A chodzi o trzy duże firmy działające na polskim rynku:
Netia,
Orange,
P4.
„Zwrócą oni konsumentom opłaty pobrane za automatyczną aktywację dodatkowo płatnych usług. Dochodziło do tego wraz z zawarciem lub przedłużeniem umowy podczas rozmowy telefonicznej, w salonie lub przez internet. Usługi były włączane automatycznie, bez wyraźnej zgody konsumentów i to na nich ciążył obowiązek ich wyłączenia przed upływem bezpłatnego okresu korzystania z nich. Wiele osób piszących do UOKiK nie było świadomych, że muszą to zrobić” - czytamy w komunikacie. UOKiK zaznacza, że włączenie każdej dodatkowej usługi może się odbyć wyłącznie po udzieleniu przez klienta wyraźnej zgody.
O jakie usługi chodzi?
Netia: „Bezpieczny Internet 2”, „Bezpieczny Smartfon”, „Identyfikacja Numeru”, „Pakiet HBO HD”, „GigaNagrywarka Standard”, „GigaNagrywarka Maxi”.

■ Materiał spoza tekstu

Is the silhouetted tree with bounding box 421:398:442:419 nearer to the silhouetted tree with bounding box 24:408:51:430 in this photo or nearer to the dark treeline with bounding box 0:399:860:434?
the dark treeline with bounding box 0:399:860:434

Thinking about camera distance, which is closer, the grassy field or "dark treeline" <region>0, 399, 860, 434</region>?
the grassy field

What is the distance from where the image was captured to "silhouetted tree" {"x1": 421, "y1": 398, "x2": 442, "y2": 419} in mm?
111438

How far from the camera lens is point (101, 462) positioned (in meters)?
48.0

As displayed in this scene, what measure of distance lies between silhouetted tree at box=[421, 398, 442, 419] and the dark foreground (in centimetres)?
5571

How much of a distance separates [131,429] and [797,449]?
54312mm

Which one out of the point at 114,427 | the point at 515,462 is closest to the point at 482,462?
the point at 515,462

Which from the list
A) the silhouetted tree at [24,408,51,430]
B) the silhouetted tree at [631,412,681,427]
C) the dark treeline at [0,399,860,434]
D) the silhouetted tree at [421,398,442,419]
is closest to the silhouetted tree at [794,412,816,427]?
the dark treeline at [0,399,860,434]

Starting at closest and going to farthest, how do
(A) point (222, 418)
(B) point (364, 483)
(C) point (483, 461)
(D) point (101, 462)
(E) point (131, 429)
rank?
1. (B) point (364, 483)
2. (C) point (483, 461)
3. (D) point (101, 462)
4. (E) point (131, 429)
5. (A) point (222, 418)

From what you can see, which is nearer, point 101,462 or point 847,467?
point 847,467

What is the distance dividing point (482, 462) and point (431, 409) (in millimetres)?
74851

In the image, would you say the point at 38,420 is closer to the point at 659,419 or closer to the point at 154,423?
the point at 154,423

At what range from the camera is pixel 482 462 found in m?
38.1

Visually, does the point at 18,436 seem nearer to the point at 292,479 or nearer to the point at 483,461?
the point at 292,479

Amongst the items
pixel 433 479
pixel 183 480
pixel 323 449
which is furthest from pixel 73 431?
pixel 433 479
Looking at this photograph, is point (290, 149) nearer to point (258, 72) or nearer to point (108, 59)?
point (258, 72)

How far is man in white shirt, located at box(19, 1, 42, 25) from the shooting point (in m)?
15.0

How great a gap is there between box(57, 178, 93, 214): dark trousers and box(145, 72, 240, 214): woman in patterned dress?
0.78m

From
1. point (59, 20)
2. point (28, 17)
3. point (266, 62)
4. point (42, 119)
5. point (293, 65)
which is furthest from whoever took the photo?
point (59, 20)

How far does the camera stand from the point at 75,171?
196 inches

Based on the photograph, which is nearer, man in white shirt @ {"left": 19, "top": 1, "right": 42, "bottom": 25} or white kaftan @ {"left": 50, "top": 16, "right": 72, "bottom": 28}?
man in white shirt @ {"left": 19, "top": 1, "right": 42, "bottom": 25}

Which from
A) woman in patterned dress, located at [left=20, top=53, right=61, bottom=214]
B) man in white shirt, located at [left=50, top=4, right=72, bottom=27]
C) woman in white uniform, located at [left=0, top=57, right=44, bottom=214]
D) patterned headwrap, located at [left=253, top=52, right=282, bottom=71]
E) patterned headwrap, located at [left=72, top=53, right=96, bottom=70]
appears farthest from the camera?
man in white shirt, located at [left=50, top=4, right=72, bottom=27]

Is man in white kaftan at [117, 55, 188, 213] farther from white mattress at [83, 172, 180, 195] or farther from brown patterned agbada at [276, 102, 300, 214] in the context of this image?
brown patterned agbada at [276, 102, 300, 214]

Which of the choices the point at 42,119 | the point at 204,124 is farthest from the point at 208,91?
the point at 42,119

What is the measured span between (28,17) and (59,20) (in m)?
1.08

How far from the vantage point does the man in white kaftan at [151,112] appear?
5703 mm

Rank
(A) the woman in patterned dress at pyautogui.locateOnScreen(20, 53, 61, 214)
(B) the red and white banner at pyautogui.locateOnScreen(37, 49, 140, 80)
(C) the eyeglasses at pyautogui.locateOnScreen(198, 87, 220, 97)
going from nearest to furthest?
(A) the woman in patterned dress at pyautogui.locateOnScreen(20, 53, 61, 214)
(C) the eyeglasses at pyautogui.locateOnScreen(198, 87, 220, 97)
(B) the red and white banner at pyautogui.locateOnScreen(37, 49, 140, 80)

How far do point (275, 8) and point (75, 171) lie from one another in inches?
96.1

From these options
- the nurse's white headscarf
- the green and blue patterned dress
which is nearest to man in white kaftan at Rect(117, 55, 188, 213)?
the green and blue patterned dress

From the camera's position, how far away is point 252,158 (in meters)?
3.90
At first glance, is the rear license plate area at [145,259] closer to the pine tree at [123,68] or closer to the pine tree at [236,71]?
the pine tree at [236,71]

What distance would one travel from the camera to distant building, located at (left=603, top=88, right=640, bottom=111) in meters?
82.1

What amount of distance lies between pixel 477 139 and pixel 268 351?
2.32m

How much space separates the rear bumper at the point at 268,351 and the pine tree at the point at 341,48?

Orange Polska: „Halo Granie”, „Cyber Tarcza”, „Nawigacja Orange”, „Orange Smart Care”, „Gdzie jest Dziecko”, „Bezpieczny Internet” oraz „Internet mobilny z zapasowym pakietem danych na konto”.
P4: „Muzyka na czekanie”, „Ochrona internetu”, „Play NOW usługi dodatkowe TV”, „Pakiet 50 min/50 sms/mms do wszystkich”, „Bezpieczny internet”, „Nielimitowane połączenia na numery stacjonarne”, „Nielimitowane sms/mms do wszystkich sieci”, „100 minut do innych sieci komórkowych” oraz „200 minut do innych sieci komórkowych”.
Co ważne, o zwrot pieniędzy mogą starać się zarówno obecni, jak i byli kliencie tych firm.
Jak odzyskać pieniądze?
W decyzjach prezesa UOKiK jasno zostało to sprecyzowane, że firmy mają pozytywnie rozpatrywać złożone przez konsumentów reklamacje. Także te, które wcześniej były rozpatrzone negatywnie.
„Spółka poinformuje konsumenta o ponownym rozpatrzeniu reklamacji oraz pełnym uwzględnieniu żądania reklamacji w zakresie zwrotu naliczonych kosztów świadczenia danej usługi dodatkowej (...)” - czytamy w dokumencie dotyczącym Netii.
Firma ma zastosować upust w kolejnych fakturach wystawianych klientom lub zaliczyć odpowiednią kwotę zwrotu na poczet ewentualnych zaległości. W przypadku, gdy w treści reklamacji konsument zażądał bezpośredniego zwrotu pieniędzy, spółka wezwie taką osobę do wskazania numeru rachunku bankowego, żeby je przelać.